Output every entry exactly as written, skipping any pictures.

-------- Data for processing

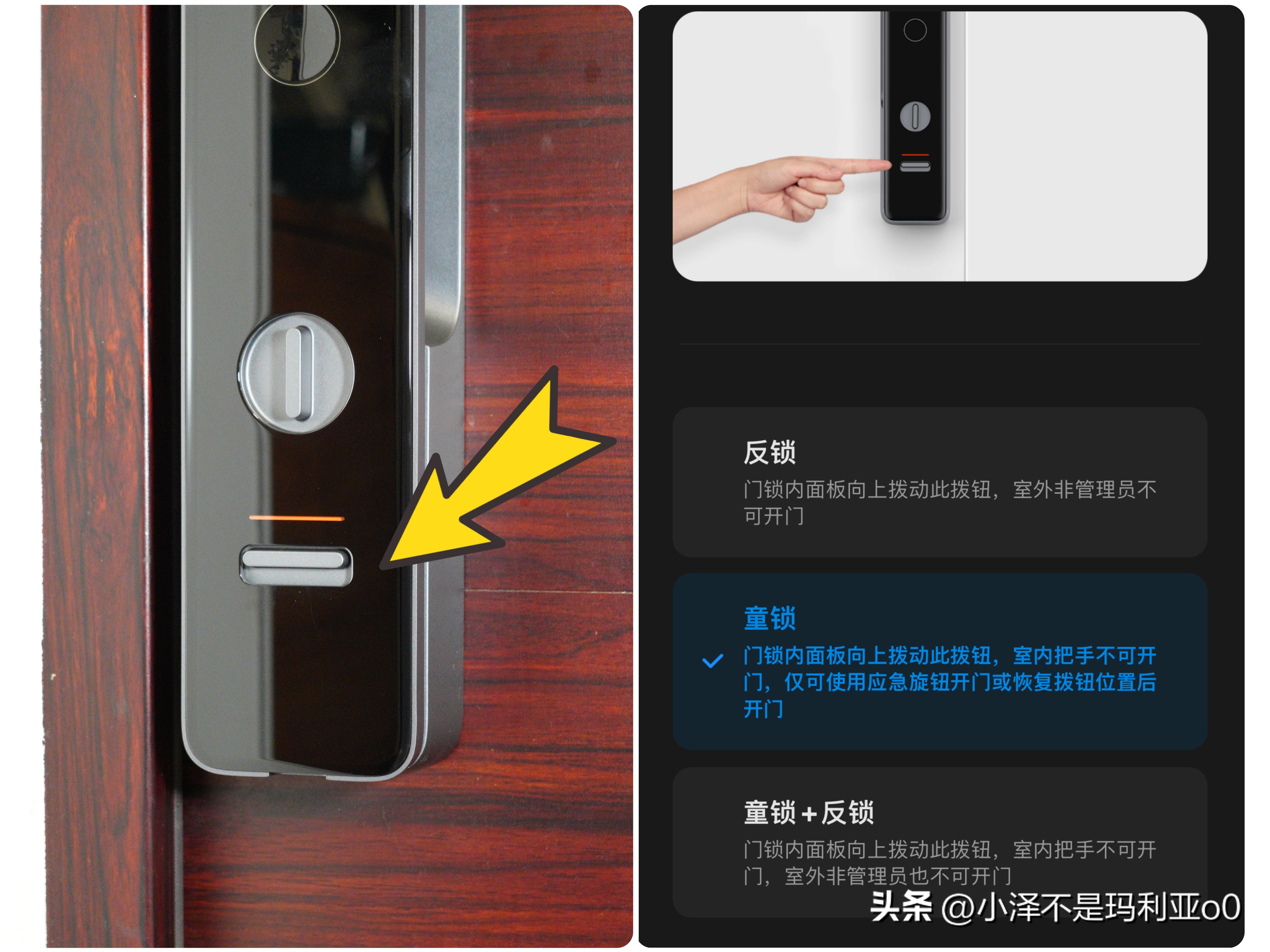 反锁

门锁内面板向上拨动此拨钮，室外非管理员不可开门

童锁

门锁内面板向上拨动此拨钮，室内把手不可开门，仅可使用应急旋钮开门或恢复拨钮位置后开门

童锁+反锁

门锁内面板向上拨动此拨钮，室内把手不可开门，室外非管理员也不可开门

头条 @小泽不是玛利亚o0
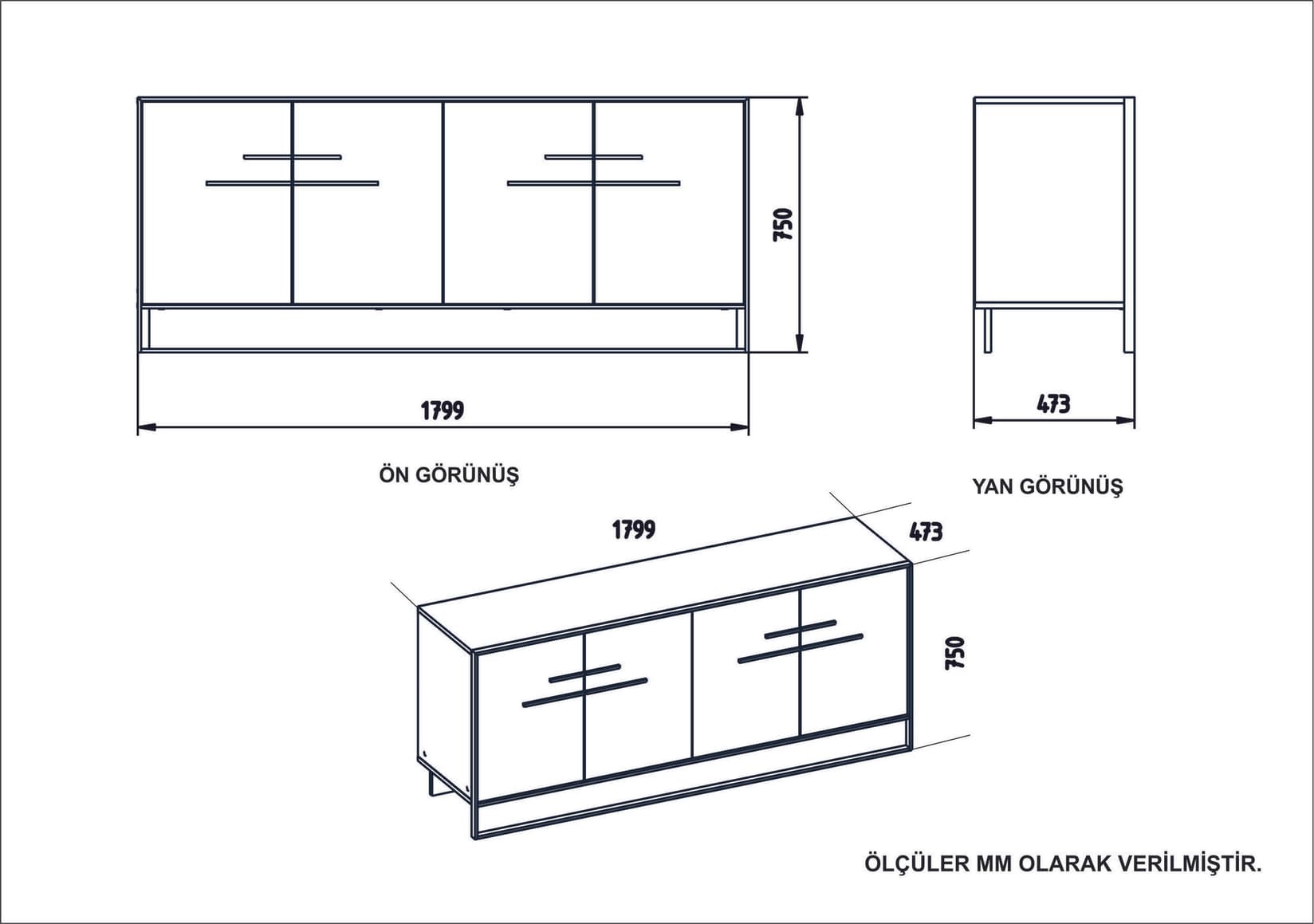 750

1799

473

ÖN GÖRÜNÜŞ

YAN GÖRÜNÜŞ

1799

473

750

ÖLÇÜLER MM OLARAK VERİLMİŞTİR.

----------------

Solution to the exercise:
 反锁

门锁内面板向上拨动此拨钮，室外非管理员不可开门

童锁

门锁内面板向上拨动此拨钮，室内把手不可开门，仅可使用应急旋钮开门或恢复拨钮位置后开门

童锁+反锁

门锁内面板向上拨动此拨钮，室内把手不可开门，室外非管理员也不可开门

头条 @小泽不是玛利亚o0
 750

1799

473

ÖN GÖRÜNÜŞ

YAN GÖRÜNÜŞ

1799

473

750

ÖLÇÜLER MM OLARAK VERİLMİŞTİR.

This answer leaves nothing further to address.